◆ **Exercise aim**
Reproduce word for word the stretch of the whey protein article from "Blood sugar surges" through "concentrate before breakfast.".

◆ **Extract to read**
= = = =
Blood sugar surges — after-meal glucose “spikes” — can be life-threatening for the 29 million Americans with diabetes. Diabetic blood sugar spikes have been linked to cardiovascular disease, cancer, Alzheimer’s disease, kidney failure, and retinal damage. Now a new Tel Aviv University study, published in “Diabetologia,” suggests a novel way to suppress these deadly post-meal glucose surges: the consumption of whey protein concentrate before breakfast.
According to TAU’s Prof. Daniela Jakubowicz and her team, the consumption of whey protein before meals may even keep diabetics’ need for insulin treatment at bay.
“What’s remarkable is that consuming whey protein before meals reduces the blood sugar spikes seen after meals. It also improves the body’s insulin response, putting it in the same range or even higher than that produced by novel anti-diabetic drugs,” said Prof. Jakubowicz. “High milk intake has long been associated with lower risk for type 2 diabetes and cardiovascular disease, and milk whey protein increases the production of a gut hormone called glucagon-like peptide-1 (GLP-1) that stimulates insulin secretion. This, in turn, reduces the blood glucose rise after meals.”
= = = =
◆ **Data**
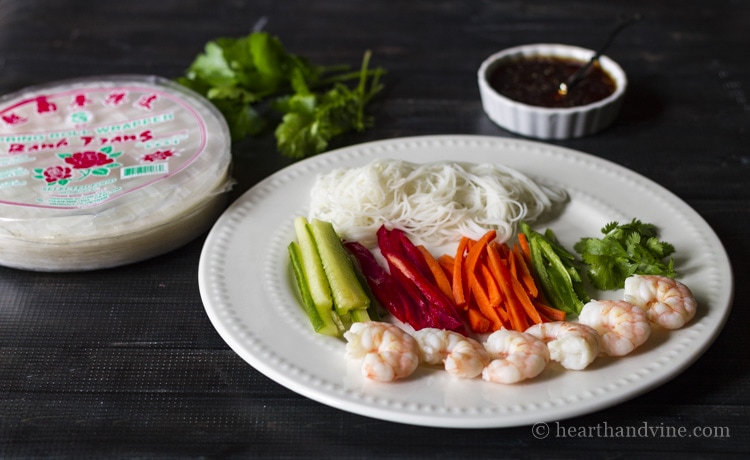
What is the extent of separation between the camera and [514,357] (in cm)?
201

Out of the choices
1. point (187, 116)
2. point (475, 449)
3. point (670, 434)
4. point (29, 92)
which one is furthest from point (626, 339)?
point (29, 92)

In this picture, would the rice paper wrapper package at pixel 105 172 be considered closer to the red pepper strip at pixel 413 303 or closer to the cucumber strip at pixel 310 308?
the cucumber strip at pixel 310 308

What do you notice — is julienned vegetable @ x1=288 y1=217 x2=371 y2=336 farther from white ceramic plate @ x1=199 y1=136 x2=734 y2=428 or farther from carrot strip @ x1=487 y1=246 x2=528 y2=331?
carrot strip @ x1=487 y1=246 x2=528 y2=331

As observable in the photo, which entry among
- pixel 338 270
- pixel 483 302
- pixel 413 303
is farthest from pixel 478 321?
pixel 338 270

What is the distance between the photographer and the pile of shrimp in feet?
6.57

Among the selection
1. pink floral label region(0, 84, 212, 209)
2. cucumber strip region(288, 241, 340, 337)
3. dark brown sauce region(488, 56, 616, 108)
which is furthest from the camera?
dark brown sauce region(488, 56, 616, 108)

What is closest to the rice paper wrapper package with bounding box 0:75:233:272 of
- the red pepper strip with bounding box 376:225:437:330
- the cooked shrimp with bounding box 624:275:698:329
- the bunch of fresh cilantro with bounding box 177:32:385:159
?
the bunch of fresh cilantro with bounding box 177:32:385:159

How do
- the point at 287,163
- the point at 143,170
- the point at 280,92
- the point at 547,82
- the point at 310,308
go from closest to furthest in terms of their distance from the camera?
the point at 310,308, the point at 143,170, the point at 287,163, the point at 547,82, the point at 280,92

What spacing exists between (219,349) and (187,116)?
102 centimetres

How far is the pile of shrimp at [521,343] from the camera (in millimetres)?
2002

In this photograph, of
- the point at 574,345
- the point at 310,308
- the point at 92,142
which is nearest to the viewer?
the point at 574,345

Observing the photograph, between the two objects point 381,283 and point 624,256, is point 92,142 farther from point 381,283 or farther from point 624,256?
point 624,256

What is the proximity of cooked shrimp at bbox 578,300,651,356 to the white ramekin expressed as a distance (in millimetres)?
1146

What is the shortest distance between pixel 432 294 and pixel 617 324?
1.70ft
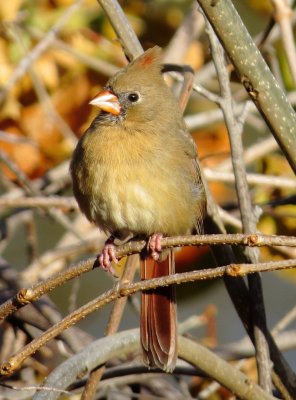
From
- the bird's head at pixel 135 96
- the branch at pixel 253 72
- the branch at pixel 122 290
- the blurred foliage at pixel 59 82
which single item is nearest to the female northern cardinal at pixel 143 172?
the bird's head at pixel 135 96

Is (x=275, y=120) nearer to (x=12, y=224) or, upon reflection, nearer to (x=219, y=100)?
(x=219, y=100)

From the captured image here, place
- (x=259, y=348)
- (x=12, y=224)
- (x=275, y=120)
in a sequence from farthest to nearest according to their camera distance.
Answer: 1. (x=12, y=224)
2. (x=259, y=348)
3. (x=275, y=120)

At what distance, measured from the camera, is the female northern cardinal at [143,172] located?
3062 millimetres

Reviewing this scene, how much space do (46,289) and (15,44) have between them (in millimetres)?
2406

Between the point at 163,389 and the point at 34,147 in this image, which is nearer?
the point at 163,389

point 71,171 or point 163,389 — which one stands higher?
point 71,171

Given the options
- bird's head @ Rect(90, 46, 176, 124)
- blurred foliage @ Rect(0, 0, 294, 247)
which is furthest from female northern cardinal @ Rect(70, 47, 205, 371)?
blurred foliage @ Rect(0, 0, 294, 247)

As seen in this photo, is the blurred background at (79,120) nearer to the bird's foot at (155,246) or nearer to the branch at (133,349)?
the bird's foot at (155,246)

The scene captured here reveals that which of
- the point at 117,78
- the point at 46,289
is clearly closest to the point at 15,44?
the point at 117,78

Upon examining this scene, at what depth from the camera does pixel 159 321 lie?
2936 mm

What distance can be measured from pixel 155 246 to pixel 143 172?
345 mm

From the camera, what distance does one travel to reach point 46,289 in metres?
2.08

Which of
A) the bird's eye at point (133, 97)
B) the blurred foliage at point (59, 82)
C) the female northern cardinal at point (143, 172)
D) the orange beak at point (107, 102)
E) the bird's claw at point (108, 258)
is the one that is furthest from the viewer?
the blurred foliage at point (59, 82)

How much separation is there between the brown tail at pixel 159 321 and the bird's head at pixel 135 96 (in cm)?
49
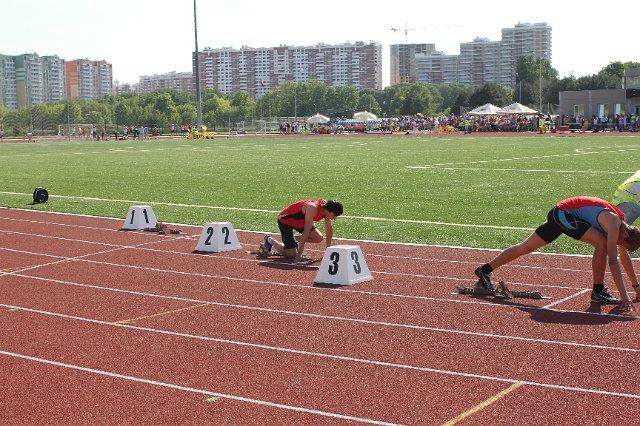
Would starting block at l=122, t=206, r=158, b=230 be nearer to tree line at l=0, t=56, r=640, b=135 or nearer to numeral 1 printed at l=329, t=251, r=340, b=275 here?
numeral 1 printed at l=329, t=251, r=340, b=275

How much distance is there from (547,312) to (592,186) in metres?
14.8

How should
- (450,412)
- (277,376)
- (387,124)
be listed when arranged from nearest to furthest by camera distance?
(450,412)
(277,376)
(387,124)

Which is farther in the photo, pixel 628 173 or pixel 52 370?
pixel 628 173

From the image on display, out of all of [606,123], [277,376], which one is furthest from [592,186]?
[606,123]

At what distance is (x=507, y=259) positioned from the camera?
10172mm

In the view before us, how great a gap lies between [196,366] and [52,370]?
1190 millimetres

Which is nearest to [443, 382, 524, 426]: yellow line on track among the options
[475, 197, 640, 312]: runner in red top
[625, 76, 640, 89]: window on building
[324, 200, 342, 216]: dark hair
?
[475, 197, 640, 312]: runner in red top

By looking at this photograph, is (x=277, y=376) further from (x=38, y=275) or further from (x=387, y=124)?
(x=387, y=124)

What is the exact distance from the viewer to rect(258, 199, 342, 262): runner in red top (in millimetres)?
12555

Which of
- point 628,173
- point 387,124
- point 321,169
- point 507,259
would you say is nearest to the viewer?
point 507,259

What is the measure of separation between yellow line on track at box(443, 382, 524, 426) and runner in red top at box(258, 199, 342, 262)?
231 inches

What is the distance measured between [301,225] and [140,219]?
4873 mm

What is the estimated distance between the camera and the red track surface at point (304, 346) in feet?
20.9

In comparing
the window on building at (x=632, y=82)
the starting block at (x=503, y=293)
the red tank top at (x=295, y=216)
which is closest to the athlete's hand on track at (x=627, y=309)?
the starting block at (x=503, y=293)
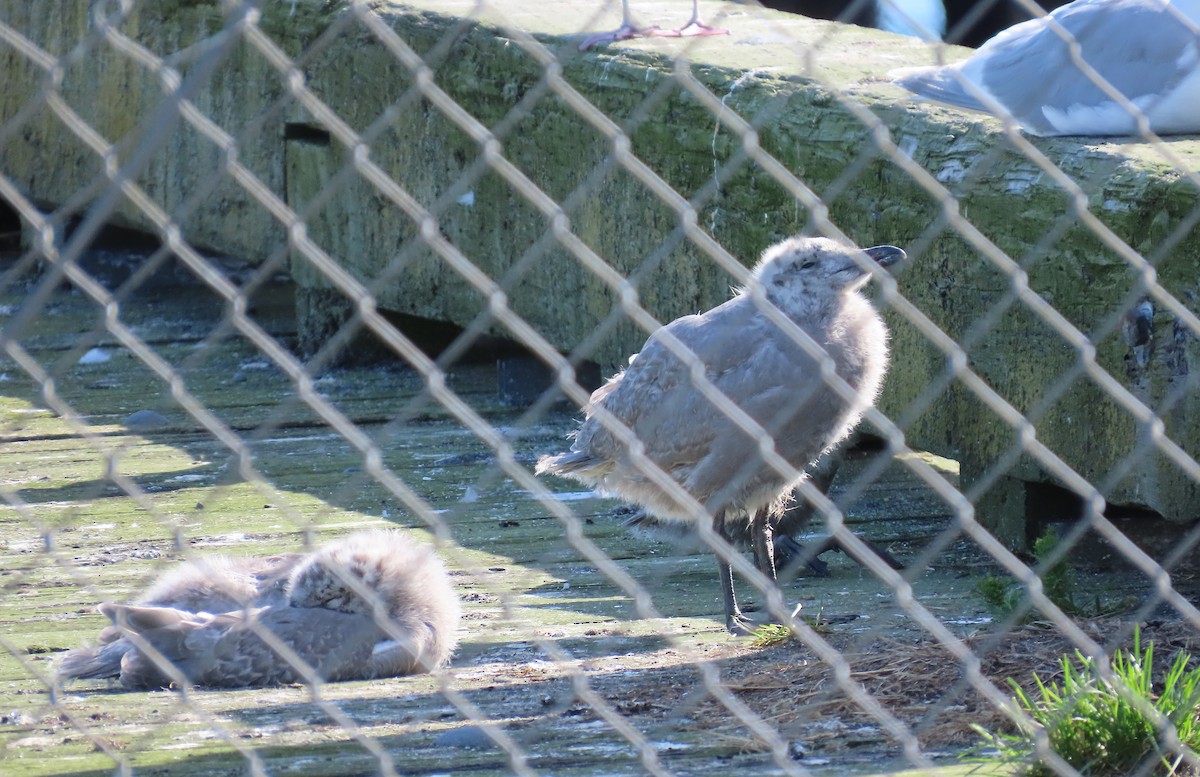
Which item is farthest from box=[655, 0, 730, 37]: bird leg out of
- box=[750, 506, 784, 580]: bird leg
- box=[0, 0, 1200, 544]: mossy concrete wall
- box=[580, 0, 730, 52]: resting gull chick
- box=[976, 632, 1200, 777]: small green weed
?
box=[976, 632, 1200, 777]: small green weed

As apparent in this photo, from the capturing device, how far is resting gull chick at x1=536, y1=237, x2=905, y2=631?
4621 mm

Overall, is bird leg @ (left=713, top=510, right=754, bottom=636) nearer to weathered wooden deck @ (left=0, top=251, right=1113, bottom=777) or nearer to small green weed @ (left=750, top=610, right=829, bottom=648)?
= = = =
◆ **Result of this task**
Blood sugar surges — after-meal glucose “spikes” — can be life-threatening for the 29 million Americans with diabetes. Diabetic blood sugar spikes have been linked to cardiovascular disease, cancer, Alzheimer’s disease, kidney failure, and retinal damage. Now a new Tel Aviv University study, published in “Diabetologia,” suggests a novel way to suppress these deadly post-meal glucose surges: the consumption of whey protein concentrate before breakfast.